Ce qui n’était qu’une simple participation à une conférence s’est transformé en tournant professionnel. Après une conversation avec un développeur, il fait la connaissance d’autres codeurs qui terminaient un projet nommé Mutiny. Quelques mois plus tard, Suman quitte Apple pour cofonder Open Secret, une startup qui révolutionne le stockage des données utilisateurs dans le cloud.
Le concept ? Au lieu de s’appuyer sur des bases de données centralisées, la société chiffre les données pour chaque utilisateur individuel – même après leur téléversement. Résultat : en cas de piratage, il n’y a rien à voler. Pas de pot de miel (honeypot).

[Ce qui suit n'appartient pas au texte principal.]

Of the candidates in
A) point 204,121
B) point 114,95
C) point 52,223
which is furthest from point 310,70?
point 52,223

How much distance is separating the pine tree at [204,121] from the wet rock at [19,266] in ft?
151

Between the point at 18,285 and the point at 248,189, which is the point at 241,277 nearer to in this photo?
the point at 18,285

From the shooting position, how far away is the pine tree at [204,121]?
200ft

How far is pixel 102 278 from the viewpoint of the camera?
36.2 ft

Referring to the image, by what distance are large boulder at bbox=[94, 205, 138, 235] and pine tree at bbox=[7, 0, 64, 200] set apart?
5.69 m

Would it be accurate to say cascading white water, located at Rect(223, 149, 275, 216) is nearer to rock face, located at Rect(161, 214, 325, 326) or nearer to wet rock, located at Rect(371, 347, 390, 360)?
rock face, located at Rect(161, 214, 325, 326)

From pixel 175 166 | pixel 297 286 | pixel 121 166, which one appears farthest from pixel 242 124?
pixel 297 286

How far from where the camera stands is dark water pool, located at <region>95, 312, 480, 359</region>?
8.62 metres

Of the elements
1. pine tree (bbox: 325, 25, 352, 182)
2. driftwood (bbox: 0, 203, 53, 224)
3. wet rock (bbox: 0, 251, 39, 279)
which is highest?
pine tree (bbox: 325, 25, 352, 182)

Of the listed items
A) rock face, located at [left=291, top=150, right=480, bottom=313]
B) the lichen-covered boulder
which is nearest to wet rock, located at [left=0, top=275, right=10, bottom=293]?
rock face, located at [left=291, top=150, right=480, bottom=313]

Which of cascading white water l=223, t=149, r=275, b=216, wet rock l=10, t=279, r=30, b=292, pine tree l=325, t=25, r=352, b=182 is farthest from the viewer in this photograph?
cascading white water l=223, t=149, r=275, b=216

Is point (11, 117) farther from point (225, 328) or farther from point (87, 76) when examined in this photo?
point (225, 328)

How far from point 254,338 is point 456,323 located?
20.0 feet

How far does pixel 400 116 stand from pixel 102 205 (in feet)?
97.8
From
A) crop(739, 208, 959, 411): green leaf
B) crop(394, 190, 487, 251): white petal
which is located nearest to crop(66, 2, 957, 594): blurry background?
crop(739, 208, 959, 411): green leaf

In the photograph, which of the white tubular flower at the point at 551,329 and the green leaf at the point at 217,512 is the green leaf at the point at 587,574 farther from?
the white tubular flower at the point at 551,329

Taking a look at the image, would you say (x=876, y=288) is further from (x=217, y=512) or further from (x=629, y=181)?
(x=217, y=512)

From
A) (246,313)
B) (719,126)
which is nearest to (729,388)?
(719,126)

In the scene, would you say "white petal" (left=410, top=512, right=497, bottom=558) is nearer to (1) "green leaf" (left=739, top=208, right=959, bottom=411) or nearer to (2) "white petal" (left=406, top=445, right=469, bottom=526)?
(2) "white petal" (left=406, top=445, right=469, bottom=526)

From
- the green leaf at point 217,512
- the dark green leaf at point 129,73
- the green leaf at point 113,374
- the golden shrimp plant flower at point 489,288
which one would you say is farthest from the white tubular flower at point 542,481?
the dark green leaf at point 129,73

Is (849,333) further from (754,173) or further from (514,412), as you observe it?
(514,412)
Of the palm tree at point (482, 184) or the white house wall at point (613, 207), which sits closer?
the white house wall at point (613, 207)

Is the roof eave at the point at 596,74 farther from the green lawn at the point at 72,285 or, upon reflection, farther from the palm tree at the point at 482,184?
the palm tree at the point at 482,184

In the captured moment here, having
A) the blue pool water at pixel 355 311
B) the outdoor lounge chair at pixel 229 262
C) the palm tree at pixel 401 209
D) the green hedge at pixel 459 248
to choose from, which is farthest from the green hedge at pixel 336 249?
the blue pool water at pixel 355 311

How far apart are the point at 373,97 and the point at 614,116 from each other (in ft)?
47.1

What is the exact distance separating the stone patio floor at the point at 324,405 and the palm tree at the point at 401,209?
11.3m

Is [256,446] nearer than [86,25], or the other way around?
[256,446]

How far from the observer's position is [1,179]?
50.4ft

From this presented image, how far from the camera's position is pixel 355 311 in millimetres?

« Apple aime se vanter de son engagement pour la confidentialité »
« Ayant travaillé là-bas, j’ai pu voir au plus profond de leurs systèmes qu’ils se soucient vraiment de la vie privée à tous les niveaux. »
Un hub tech en pleine transformation
Le Bitcoin Commons occupe le deuxième étage du Littlefield Building, à l’intersection de Congress Avenue et de la Sixième Rue – là où la large avenue menant au Capitole rencontre le quartier animé des sorties nocturnes d’Austin. Une métaphore parfaite pour l’espace lui-même.
Le jour, c’est un espace de coworking épuré pour les entrepreneurs et développeurs Bitcoin. La nuit, il se transforme en lieu de rencontre pour développeurs indépendants et réunions confidentielles. Les événements attirent un mélange de capital-risqueurs, de contributeurs open-source, de techniciens de l’énergie hors-réseau et d’ingénieurs Lightning Network – ces développeurs qui construisent des logiciels pour rendre Bitcoin plus rapide et moins cher à utiliser.
« Bitcoin est l’innovation technologique la plus importante de nos vies, et elle mérite toute notre attention »
déclare Parker Lewis, l’un des gardiens du Commons et auteur du livre Gradually, Then Suddenly. Il ajoute que, bien que Bitcoin n’ait ni PDG ni équipe marketing, la communauté du Bitcoin Commons et les Bitcoiners du monde entier s’emploient à éduquer le public sur l’importance de Bitcoin, les projets en cours, et à proposer une vision pour l’avenir.
L’effet Trump : un tournant pour l’écosystème crypto
Cette année, l’ambiance au Commons a changé – non pas parce que les bitcoiners ont changé, mais parce que le monde autour d’eux a évolué. L’optimisme y est palpable, stratégique, triomphant même.
Le cours du Bitcoin reflète cet optimisme, ayant atteint un record historique de près de 110 000 dollars en janvier, coïncidant avec l’investiture de Trump. Début avril, il était redescendu à 70 000 dollars avant de rebondir à près de 85 000 dollars samedi matin – une volatilité qui souligne la sensibilité du marché aux développements politiques.
Il y a seulement un an, l’ambiance au Commons était prudente. Même Bitcoin – l’actif largement épargné par la législation sur les valeurs mobilières – ressentait le froid d’un régime réglementaire agressif. Des développeurs étaient arrêtés dans le monde entier. Les fournisseurs de portefeuilles subissaient des pressions. Des projets open-source se retrouvaient sur des listes de sanctions.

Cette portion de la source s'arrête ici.